Reporter: Adinda Ade Mustami | Editor: Barratut Taqiyyah Rafie
JAKARTA. Jaksa Penuntut Umum (JPU) pada Komisi Pemberantasan Korupsi (KPK) akhirnya menuntut mantan Ketua Mahkamah Konstitusi (MK) Akil Mochtar dengan hukuman pidana penjara seumur hidup dan denda sebesar Rp 10 miliar.
Akil dinilai terbukti bersalah menerima suap dan gratifikasi terkait sengketa penanganan perkara sengketa Pilkada di MK serta melakukan Tindak Pidana Pencucian Uang (TPPU).
"Menuntut majelis hakim Pengadilan Tindak Pidana Korupsi supaya menjatuhkan pidana terhadap terdakwa Akil Mochtar berupa pidana seumur hidup dan denda Rp 10 miliar," kata Jaksa Pulung Rinandoro saat membacakan amar putusan Akil di Pengadilan Tindak Pidana Korupsi (Tipikor), Jakarta, Senin (16/6).
Jaksa juga menuntut agar majelis hakim memutuskan untuk menjatuhkan pidana tambahan berupa pencabutan hak memilih dan dipilih dalam pemilihan yang dilakukan berdasarkan aturan umum.

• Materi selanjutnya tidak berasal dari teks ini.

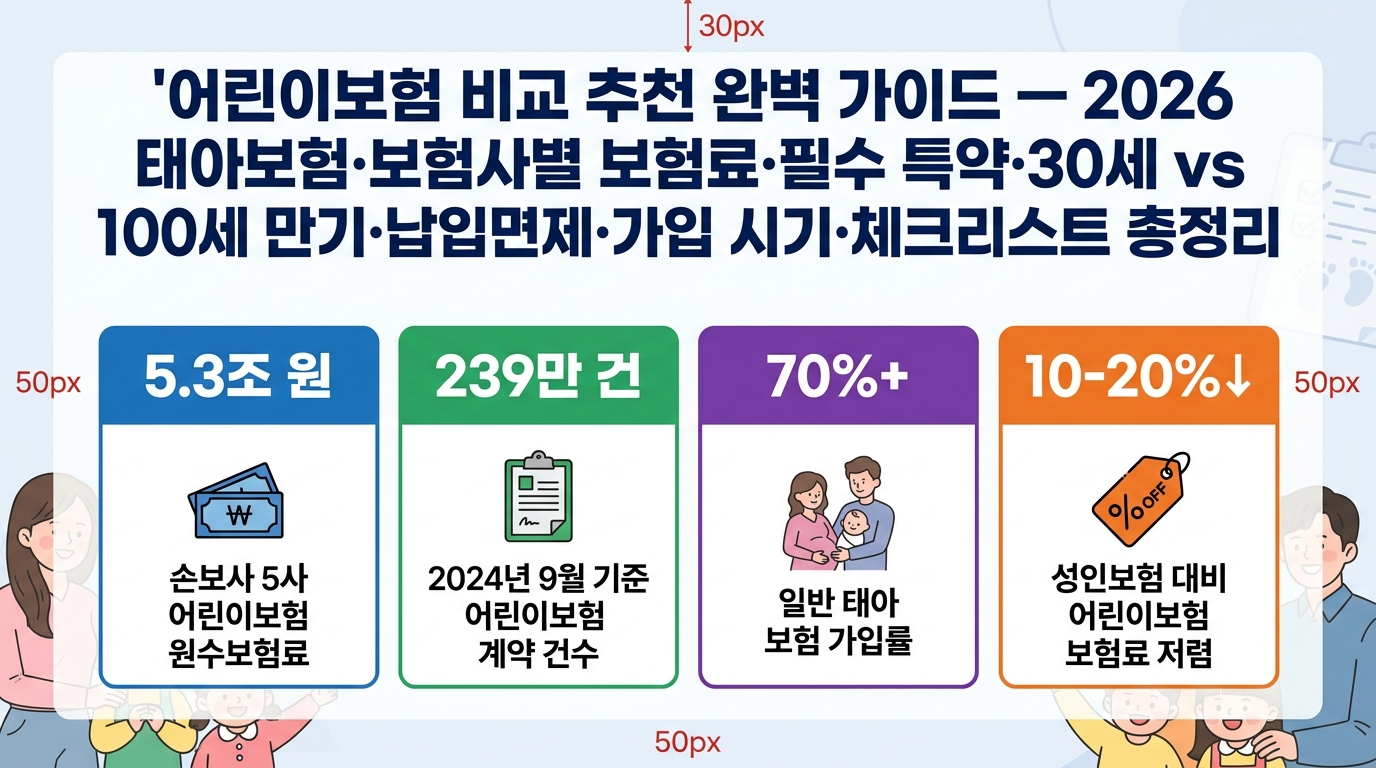 30px

'어린이보험 비교 추천 완벽 가이드 — 2026 태아보험·보험사별 보험료·필수 특약·30세 vs 100세 만기·납입면제·가입 시기·체크리스트 총정리

50px

5.3조 원

₩

손보사 5사 어린이보험 원수보험료

239만 건

2024년 9월 기준 어린이보험 계약 건수

70%+

일반 태아 보험 가입률

10-20%↓

% OFF

성인보험 대비 어린이보험 보험료 저렴

50px

50px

Hal-hal memberatkan yang menjadi pertimbangan untuk memutuskan tuntutan Akil yakni perbuatannya yang melakukan korupsi dilakukan saat negara sedang giat memberantas korupsi.
Selain itu, Akil juga sebagai ketua lembaga tinggi negara yang merupakan ujung tombak dan benteng terakhir masyarakat mencari keadilan, perbuatannya dinilai telah meruntuhkan kewibawaan MK sebagai benteng terakhir penegakan hukum.
"Diperlukan waktu yang cukup lama untuk mengembalikannya kepercayaan masyarakat terhadap MK," tambah Jaksa Pulung.
Akil juga dinilai tidak kooperatif, tidak jujur dalam persidangan, tidak mengakui kesalahan, dan tidak menyesali perbuatannya. Sementara, jaksa tidak memiliki alasan dalam meringankannya.
Akil dinilai terbukti menerima uang sebesar Rp 57,78 miliar dan US$ 500 ribu dari 15 pengurusan sengketa Pilkada di Mahkamah Konstitusi (MK). Rinciannya, sebesar Rp 50,15 dan US$ 500 ribu merupakan uang suap dari sembilan pilkada yakni Gunung Mas, Lebak, Empat Lawang, Palembang, Lampung Selatan, Buton, Morotai, Tananuli Tengah, dan Jawa Timur.
Kemudian, sebesar Rp 125 juta merupakan penerimaan gratifikasi dari mantan Wakil Gubernur Papua Alex Hasegem terkait Pilkada Merauke, Asmat, Boven Digoel, Jayapura, dan Nduga. Sedangkan sisanya, sebesar Rp 7,5 miliar merupakan gratifikasi terkait Pilkada Banten.
Akil juga dianggap terbukti melakukan pencucian uang sebesar Rp 161,08 miliar dalam kurun waktu Oktober 2010 sampai Oktober 2013 atau selama dirinya menjabat sebagai Ketua MK. Selain itu, Akil juga dianggap terbukti melakukan pencucian uang sebesar Rp 20 miliar saat masih menjabat sebagai anggota DPR.
Perbuatannya melanggar Pasal 12 huruf c dan Pasal 11 Undang-Undang Tipikor, Pasal Pasal 3 dan Pasal 3 ayat 1 huruf a dan c Undang-Undang TPPU sebagaimana dalam dakwaan pertama, kedua, ketiga alternatif kedua, keempat, kelima, dan keenam.
Atas tuntutan jaksa, Akil tidak ingin menanggapinya. Sementara itu, salah satu penasihat hukum Akil, Adardam Achyar mengatakan pihaknya akan mengajukan nota pembelaan atas tuntutan (pledoi).
"Karena berkas begitu banyak dan tuntutan pidana luar biasa, kami mohon agar terdakwa atau kami untuk membela diri terdakwa. Tentu tidak terlepas memberikan waktu yang cukup untuk menyusun pembelaan itu," kata Adardam. Atas permohonan tersebut, Ketua Majelis Hakim Suwidya memutuskan untuk menggelar kembali persidangan pada 23 Juni 2014 mendatang dengan agenda pembacaan pledoi.